--- KURZE AUFGABE 1 ---
Schreibe von den Zeilen, die nach dem Text folgen, alles ab, von der ersten bis zu der Zeile mit „Returning a JSON“, beide eingeschlossen.

====

# 3. Sauheld-Cup in Mehrstetten am 29.07.2011



## panzer-oddo (17. Mai 2011)

Hallo liebe Radsportfreunde,

Am 29.07.2011 ist es wieder soweit, an einem -hoffentlich beschaulichen- Freitagabend findet der 3. Mehrstetter SauHeld-Cup statt!
Es handelt sich hierbei um ein 2h-Mtb-Rennen für 2er-Teams.

Einige von Euch waren ja bereits in den letzten Jahren dabei, wir würden uns freuen, Euch wieder begrüßen zu dürfen!

Weitere Infos, Bilder und Impressionen gibts unter dem obigen Link.
Hier gibt es ein paar Eindrücke aus dem letzten Jahr.

Viele Grüße von der schwäbischen Alb!


----------



## fischerman (28. Juni 2011)

Der SauHeld-Cup 2011 scheint wieder ein großes Teilnehmerfeld zu bekommen. Über die Hälfte der 100 Startplätze für 2er Teams sind bereits vergeben!


----------



## MTB-News.de




----------



## fischerman (13. Juli 2011)

Alle 100 Startplätze sind bereits vergeben. Es sind nur noch Meldungen für die Warteliste möglich!


----------



## Pablo P. (28. Juli 2011)

Yeah. Sowas von dabei!


----------



## Pablo P. (30. Juli 2011)

Verschlammt und glücklich wieder daheim. Was für ein tolles Rennen wieder mal! Danke den Organisatoren, den Helfern und auch den vielen Zuschauern an der Strecke. Der letzte Abschnitt oben an der Teerstraße war ein Traum.  Doof aber, dass ein Bekannter von mir mit dem Krankenwagen abgeholt werden musste. Der Übergang nach der Abfahrt zum Teerstück vor dem Felsen war schon tückisch (bin selber fast einmal abgeflogen), und ihn hat's da dann wohl ziemlich böse hingelegt. 

Video folgt, wenn ich wieder etwas mehr Zeit habe.


----------



## panzer-oddo (30. Juli 2011)

Schön dass es Dir gefallen hat, ein Video wär natürlich cool

Gute Besserung den Verletzten!


----------



## Pablo P. (31. Juli 2011)

Und hier das Video. Leider hat beim Upload (wieder mal) die Qualität ziemlich gelitten, aber im Moment fehlt mir der Nerv, mich weiter damit zu beschäftigen. 

... wann gibt es übrigens die Ergebnislisten im Netz? Am besten natürlich wieder schön mit Rundenzeiten!


----------



## panzer-oddo (5. August 2011)

====

--- KURZE AUFGABE 2 ---
Gib aus dem Forumsthread zum Sauheld-Cup den Abschnitt zwischen „Weitere Infos, Bilder“ und „der schwäbischen Alb!“ einschließlich wortgetreu wieder.

====

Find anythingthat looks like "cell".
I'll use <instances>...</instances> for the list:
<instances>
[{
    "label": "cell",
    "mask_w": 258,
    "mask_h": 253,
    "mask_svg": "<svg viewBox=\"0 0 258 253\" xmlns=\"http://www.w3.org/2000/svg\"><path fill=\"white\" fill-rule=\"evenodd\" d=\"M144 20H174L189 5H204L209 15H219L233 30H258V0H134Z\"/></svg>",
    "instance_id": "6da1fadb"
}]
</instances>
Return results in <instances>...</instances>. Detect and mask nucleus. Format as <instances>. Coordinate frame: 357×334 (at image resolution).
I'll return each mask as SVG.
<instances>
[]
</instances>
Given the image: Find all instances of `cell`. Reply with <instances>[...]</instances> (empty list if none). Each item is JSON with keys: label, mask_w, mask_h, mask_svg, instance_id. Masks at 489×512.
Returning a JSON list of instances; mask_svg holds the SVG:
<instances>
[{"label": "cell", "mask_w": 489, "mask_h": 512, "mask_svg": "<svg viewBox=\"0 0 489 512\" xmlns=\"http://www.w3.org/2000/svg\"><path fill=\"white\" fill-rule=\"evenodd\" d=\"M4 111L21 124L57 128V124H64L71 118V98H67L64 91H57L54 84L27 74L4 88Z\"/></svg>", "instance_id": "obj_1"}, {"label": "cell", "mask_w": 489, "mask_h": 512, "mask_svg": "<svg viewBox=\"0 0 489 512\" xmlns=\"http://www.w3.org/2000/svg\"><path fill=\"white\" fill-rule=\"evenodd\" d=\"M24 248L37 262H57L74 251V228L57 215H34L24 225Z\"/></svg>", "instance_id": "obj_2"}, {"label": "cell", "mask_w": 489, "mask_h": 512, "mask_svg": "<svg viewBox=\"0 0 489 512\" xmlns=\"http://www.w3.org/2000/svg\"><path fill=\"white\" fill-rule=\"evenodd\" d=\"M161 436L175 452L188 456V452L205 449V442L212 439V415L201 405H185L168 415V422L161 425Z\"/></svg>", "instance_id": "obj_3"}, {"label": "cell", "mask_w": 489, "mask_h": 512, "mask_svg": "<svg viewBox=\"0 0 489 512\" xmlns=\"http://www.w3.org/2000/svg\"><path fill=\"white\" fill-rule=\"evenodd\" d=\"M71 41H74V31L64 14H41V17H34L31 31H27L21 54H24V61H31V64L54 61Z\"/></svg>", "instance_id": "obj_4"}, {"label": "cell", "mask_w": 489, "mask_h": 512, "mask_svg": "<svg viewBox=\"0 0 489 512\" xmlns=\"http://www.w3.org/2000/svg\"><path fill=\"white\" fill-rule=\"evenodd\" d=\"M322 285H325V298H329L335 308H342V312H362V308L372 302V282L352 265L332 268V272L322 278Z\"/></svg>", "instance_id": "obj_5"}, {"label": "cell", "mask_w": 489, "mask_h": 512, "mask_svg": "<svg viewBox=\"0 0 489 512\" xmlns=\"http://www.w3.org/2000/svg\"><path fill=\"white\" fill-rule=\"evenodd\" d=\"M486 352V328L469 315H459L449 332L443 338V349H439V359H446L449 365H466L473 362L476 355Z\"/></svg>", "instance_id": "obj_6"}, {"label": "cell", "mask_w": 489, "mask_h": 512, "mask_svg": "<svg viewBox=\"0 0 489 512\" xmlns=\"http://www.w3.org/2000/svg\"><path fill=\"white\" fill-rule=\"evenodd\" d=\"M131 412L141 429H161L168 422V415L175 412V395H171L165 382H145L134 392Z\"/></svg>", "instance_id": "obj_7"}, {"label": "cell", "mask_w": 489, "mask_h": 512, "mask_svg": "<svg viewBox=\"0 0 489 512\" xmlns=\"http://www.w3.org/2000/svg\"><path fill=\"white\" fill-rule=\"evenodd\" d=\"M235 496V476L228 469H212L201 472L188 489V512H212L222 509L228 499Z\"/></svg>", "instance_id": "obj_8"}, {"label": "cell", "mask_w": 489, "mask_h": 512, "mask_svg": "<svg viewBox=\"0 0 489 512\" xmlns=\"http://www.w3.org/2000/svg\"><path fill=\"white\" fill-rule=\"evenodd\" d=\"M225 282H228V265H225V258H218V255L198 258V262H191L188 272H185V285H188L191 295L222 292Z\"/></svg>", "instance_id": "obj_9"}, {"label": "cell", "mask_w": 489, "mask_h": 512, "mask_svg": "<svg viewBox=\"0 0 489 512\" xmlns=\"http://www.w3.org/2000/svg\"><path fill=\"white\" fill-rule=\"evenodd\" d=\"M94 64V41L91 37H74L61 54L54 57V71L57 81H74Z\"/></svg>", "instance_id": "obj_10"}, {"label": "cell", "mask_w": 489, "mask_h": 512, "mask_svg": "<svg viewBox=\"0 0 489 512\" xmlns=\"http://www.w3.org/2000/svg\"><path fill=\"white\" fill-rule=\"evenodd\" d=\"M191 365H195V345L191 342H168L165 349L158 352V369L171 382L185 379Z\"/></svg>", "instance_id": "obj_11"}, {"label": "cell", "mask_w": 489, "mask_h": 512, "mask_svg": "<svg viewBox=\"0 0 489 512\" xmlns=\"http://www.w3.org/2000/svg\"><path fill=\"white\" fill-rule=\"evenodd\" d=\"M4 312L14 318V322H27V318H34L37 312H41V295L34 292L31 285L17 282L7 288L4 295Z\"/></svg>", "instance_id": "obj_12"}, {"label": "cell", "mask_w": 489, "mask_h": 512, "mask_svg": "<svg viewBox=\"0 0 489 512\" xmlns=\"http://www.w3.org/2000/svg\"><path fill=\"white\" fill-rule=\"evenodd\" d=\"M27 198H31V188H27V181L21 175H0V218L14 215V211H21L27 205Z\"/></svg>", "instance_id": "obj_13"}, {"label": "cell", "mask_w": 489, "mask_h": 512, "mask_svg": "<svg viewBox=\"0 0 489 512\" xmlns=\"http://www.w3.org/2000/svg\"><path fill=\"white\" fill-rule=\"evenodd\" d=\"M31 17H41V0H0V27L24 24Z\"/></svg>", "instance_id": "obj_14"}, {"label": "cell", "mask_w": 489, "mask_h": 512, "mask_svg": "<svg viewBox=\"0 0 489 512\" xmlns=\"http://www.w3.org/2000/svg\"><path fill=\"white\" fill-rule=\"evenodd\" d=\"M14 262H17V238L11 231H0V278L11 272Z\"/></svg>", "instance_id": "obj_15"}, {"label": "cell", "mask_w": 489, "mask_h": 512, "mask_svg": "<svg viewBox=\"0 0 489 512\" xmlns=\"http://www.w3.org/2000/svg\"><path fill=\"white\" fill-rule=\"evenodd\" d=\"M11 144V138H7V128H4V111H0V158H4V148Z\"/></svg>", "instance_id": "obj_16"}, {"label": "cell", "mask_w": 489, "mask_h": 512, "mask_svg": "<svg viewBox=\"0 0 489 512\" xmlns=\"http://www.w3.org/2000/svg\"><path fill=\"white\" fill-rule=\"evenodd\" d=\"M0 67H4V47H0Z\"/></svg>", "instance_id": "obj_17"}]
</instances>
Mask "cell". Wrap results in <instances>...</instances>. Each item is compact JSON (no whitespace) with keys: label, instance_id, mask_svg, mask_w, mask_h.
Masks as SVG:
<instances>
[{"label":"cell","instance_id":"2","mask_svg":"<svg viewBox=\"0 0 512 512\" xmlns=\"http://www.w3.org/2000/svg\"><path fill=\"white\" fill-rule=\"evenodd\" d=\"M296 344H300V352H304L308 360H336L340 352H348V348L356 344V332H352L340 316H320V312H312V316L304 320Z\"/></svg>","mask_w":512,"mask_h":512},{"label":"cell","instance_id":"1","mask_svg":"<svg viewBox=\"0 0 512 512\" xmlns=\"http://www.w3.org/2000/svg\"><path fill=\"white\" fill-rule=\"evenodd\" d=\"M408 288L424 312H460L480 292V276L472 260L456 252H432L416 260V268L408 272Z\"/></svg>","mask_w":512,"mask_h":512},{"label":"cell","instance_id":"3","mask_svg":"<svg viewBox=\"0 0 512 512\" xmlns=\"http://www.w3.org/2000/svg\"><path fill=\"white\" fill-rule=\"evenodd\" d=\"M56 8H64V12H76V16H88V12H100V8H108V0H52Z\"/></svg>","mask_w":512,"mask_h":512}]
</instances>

====

--- RICHTIGES ERGEBNIS 1 ---
Find anythingthat looks like "cell".
I'll use <instances>...</instances> for the list:
<instances>
[{
    "label": "cell",
    "mask_w": 258,
    "mask_h": 253,
    "mask_svg": "<svg viewBox=\"0 0 258 253\" xmlns=\"http://www.w3.org/2000/svg\"><path fill=\"white\" fill-rule=\"evenodd\" d=\"M144 20H174L189 5H204L209 15H219L233 30H258V0H134Z\"/></svg>",
    "instance_id": "6da1fadb"
}]
</instances>
Return results in <instances>...</instances>. Detect and mask nucleus. Format as <instances>. Coordinate frame: 357×334 (at image resolution).
I'll return each mask as SVG.
<instances>
[]
</instances>
Given the image: Find all instances of `cell`. Reply with <instances>[...]</instances> (empty list if none). Each item is JSON with keys: label, mask_w, mask_h, mask_svg, instance_id. Masks at 489×512.
Returning a JSON list of instances; mask_svg holds the SVG:

--- RICHTIGES ERGEBNIS 2 ---
Weitere Infos, Bilder und Impressionen gibts unter dem obigen Link.
Hier gibt es ein paar Eindrücke aus dem letzten Jahr.

Viele Grüße von der schwäbischen Alb!